Le gouvernement cherche des remèdes aux graves dysfonctionnements du RSI

Publié le 11/03/2015

Après une manifestation sur le Régime social des indépendants (RSI), le gouvernement a annoncé mardi de nouvelles mesures contre les dysfonctionnements du RSI intervenus depuis une réforme de 2008.

Erreurs dans les appels de cotisations, dossiers perdus, interventions d’huissiers sur de fausses données, absence d’appels de cotisations pendant des années conduisant à des poursuites sans motif ou de mauvaises surprises au moment de la retraite : le Régime social des indépendants (RSI), créé en 2006, a rendu impossible la vie de nombreux entrepreneurs.

Cotisations non recouvrées, bugs informatiques...

Interrogé lors des questions au gouvernement par le député UDI François Rochebloine sur ces « dysfonctionnements insupportables », le secrétaire d’Etat chargé du Budget, Christian Eckert, a fustigé « les ministres » qui avaient « décidé à la hussarde et malgré tous les avertissements des professionnels du secteur de fusionner des régimes ».

Il faisait allusion à la création d’un interlocuteur social unique par le transfert aux Urssaf en 2008 de l’encaissement des cotisations des indépendants pour le compte du RSI. « Que s’est-il passé : 1,5 milliard de cotisations n’ont pas été recouvrées, perdues à cause de la fusion de systèmes informatiques incompatibles, 300 000 dossiers individuels ont dû être reconstitués manuellement sur des carrières d’une trentaine d’années pour être en capacité de liquider des systèmes de retraite », a affirmé Christian Eckert.

Éviter les à-coups financiers

Au rang des décisions déjà arrêtées, il a expliqué que « les cotisations ne seront plus recouvrées à partir du mois d’avril sur l’année N moins 2 mais sur l’année précédente ». Cette mesure « permettra d’éviter les à-coups et notamment qu’en période de récession on paie des cotisations sur une assiette d’une période plus faste », a-t-il expliqué.
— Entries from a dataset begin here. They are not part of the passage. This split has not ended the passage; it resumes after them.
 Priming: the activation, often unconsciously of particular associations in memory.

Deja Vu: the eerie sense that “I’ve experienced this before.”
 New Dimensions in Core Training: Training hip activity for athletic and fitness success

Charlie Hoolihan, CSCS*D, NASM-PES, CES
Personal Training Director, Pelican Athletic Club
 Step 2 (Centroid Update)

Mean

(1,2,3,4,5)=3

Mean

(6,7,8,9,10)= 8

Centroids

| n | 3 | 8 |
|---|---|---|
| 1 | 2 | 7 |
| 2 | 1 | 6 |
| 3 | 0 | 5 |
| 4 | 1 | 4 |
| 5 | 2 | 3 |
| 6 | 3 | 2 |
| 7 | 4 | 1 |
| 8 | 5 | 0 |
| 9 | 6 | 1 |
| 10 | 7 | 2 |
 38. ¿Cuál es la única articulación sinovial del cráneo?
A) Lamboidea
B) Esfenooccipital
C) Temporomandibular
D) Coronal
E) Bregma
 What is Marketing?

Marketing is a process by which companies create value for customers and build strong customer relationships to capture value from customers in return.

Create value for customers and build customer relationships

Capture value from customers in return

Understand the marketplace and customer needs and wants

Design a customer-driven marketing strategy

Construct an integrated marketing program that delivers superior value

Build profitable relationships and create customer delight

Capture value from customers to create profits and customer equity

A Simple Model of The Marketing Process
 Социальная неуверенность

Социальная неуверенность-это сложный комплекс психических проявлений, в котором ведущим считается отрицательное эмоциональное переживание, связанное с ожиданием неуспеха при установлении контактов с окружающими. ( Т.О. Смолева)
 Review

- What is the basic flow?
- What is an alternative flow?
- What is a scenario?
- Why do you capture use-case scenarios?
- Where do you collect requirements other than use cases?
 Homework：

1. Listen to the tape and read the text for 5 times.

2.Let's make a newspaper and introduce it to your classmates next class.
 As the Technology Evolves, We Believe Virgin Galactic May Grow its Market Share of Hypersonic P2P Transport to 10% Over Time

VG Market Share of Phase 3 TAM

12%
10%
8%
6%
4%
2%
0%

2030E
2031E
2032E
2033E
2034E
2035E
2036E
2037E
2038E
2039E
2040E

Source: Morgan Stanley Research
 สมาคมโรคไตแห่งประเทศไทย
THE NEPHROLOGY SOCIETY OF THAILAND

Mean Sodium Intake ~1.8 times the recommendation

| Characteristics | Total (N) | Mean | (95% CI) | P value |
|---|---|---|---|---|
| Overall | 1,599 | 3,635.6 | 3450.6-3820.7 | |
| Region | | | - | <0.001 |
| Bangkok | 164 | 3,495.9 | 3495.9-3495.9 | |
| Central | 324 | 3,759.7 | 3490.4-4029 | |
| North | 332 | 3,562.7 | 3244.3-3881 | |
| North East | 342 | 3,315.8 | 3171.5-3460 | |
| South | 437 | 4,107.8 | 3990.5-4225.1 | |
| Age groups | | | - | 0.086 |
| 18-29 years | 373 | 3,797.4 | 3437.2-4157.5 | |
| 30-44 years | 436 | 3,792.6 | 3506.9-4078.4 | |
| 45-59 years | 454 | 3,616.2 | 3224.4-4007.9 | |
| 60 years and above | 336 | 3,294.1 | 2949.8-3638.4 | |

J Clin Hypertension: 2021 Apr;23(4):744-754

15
« Depuis deux ans, cela s’améliore », a jugé de son côté la secrétaire d’Etat chargée du Commerce et de l’Artisanat, Carole Delga, au cours de la même séance de questions au gouvernement. « Il nous reste encore beaucoup à faire car en 2008 la situation que vous avez mise en place était catastrophique », a-t-elle répliqué à une question du député UMP Jean-Pierre Decool. La ministre a promis « des réponses téléphoniques de meilleure qualité ». « En 2015, il y aura une réponse internalisée avec des personnes compétentes », a-t-elle annoncé, face aux plaintes concernant les centres d’appel externes.

Mission parlementaire

La ministre des Affaire sociales et de la Santé, Marisol Touraine, a proposé de son côté une mission parlementaire sur le RSI. Elle devra travailler aux réformes à entreprendre dans l’intérêt des indépendants et de l’ensemble des personnes qui travaillent dans ce secteur, a-t-elle déclaré.

La ministre a mis en avant la baisse des cotisations depuis deux ans « qui vont jusqu’à 400 euros pour ceux qui ont un revenu inférieur à 20 000 euros par an ». Les dysfonctionnements subsistants ne peuvent pas « servir de prétexte (...) à certains qui défendent l’idée d’une désaffiliation et d’une désinscription par rapport à la Sécurité sociale », a-t-elle prévenu.

Catastrophe industrielle

Des milliers de travailleurs indépendants, artisans et commerçants, environ 7 000 selon la police, avaient manifesté lundi après-midi à Paris. Le RSI comptait 6,1 millions de ressortissants en 2014, dont 2,8 millions de cotisants, 4,2 millions de bénéficiaires maladie, 2,1 millions de retraités.

La Cour des comptes a déploré dans un rapport de septembre 2012 un « lourd échec », et même une catastrophe industrielle. « L’impréparation de la réforme a immédiatement provoqué un blocage total lors de sa mise en œuvre effective », constatait la Cour des Comptes.